Paris: un à cinq ans de prison requis contre des voleurs qui droguaient leurs victimes

À chaque fois, le modus operandi est le même. Un faux chauffeur VTC prend en charge une personne sortant d'un bar ou d'une boîte de nuit. Le conducteur le fait monter à l'avant, côté passager, et lui propose un dernier verre. Celui-ci est en fait un mélange d'alcool et de drogue, du GHB, surnommé "la drogue du violeur".

À son réveil, dans la rue ou à son domicile, la victime, qui ne se rappelle quasiment de rien, découvre qu'elle a été dépouillée. Cartes bancaires, montres de luxe, bijoux... Pas moins de quatorze victimes ont été identifiées, entre septembre 2020 et octobre 2021 à Paris et dans sa proche banlieue, pour un préjudice total estimé à 120.000 euros.

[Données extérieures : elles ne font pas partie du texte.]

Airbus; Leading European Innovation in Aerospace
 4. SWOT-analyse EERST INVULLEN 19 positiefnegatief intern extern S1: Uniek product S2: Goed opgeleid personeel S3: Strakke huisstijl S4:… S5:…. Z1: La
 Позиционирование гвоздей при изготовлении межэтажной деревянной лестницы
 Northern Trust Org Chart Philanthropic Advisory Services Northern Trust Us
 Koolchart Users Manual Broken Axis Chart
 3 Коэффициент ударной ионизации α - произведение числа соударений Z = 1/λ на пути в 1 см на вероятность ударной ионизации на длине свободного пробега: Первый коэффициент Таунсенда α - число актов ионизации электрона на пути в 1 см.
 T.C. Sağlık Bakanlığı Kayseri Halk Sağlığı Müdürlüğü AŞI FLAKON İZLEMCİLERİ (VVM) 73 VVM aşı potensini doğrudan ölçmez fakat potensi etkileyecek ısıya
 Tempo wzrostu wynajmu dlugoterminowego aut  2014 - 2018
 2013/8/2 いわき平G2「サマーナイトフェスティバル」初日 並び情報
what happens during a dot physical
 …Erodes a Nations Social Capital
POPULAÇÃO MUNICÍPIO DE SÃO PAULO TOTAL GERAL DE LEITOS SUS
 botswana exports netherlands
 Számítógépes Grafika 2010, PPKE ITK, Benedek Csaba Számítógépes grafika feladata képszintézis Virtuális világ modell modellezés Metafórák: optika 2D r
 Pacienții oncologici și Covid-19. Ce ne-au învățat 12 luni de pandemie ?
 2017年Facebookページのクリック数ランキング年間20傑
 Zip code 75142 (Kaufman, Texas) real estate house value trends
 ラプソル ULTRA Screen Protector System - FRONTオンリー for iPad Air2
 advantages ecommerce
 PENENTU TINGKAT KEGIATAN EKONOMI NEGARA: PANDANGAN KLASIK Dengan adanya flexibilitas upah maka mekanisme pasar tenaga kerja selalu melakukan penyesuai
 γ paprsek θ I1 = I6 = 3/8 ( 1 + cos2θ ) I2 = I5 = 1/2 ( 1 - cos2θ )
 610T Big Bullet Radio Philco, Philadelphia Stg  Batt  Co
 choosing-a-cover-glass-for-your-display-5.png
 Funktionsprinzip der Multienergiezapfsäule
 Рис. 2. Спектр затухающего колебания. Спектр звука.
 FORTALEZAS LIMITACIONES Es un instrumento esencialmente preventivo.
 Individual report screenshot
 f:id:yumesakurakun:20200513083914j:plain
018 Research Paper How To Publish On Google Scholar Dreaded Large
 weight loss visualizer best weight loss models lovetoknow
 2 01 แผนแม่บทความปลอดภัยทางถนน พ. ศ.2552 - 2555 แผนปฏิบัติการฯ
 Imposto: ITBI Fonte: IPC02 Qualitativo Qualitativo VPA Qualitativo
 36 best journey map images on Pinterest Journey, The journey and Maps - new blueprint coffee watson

Ce lundi, les quatre prévenus dans ce dossier, dont trois membres d'une même famille - les parents et leur fils - comparaissaient devant le tribunal judiciaire de Paris pour vol en bande organisée, administration de substance nuisible et usage frauduleux d'un moyen de paiement. Après plus de huit heures d'audience, entre un et cinq ans de prison, parfois assortis du sursis, et des amendes jusqu'à 5000 euros, ont été requis contre les quatre suspects.

Un système "bien rodé"

Il faut dire que le système "était bien rodé", a estimé la procureure. Présent à l'audience, Jules*, l'une des victimes, a raconté avoir été approché par un homme, qui s'est présenté comme un chauffeur VTC, à la sortie d'un bar, dans le 2e arrondissement de Paris. "Là où vous êtes très malin, c'est que vous lui avez dit que c'était le patron du bar qui lui avait commandé un Uber", a expliqué la juge en s'adressant au principal prévenu, Amine A., 29 ans.

Quelques minutes après avoir bu dans une bouteille de soda, donnée par le conducteur, c'est "le trou noir total", a raconté Jules à la barre, qui se réveillera le lendemain après-midi "entièrement nu" dans son lit, dans un appartement vidé de ses objets de valeur. Si Amine A., a reconnu les six vols de carte bancaire qui lui sont reprochés, il a nié être monté chez ses victimes pour leur voler des effets personnels.

Pourtant, à son réveil, Jules a constaté qu'il lui manquait deux montres de luxe, plusieurs bagues, des sacs à main, une valise, un téléphone portable, un ordinateur ou encore la clef d'une voiture de sport. "Je n'ai jamais mis les pieds chez qui que ce soit. Mais peut-être qu’il a fait la rencontre de quelqu’un d’autre ce soir-là", a justifié Amine A., interrogé sur ces objets. "Ce serait vraiment une soirée de malchance", a ironisé la juge.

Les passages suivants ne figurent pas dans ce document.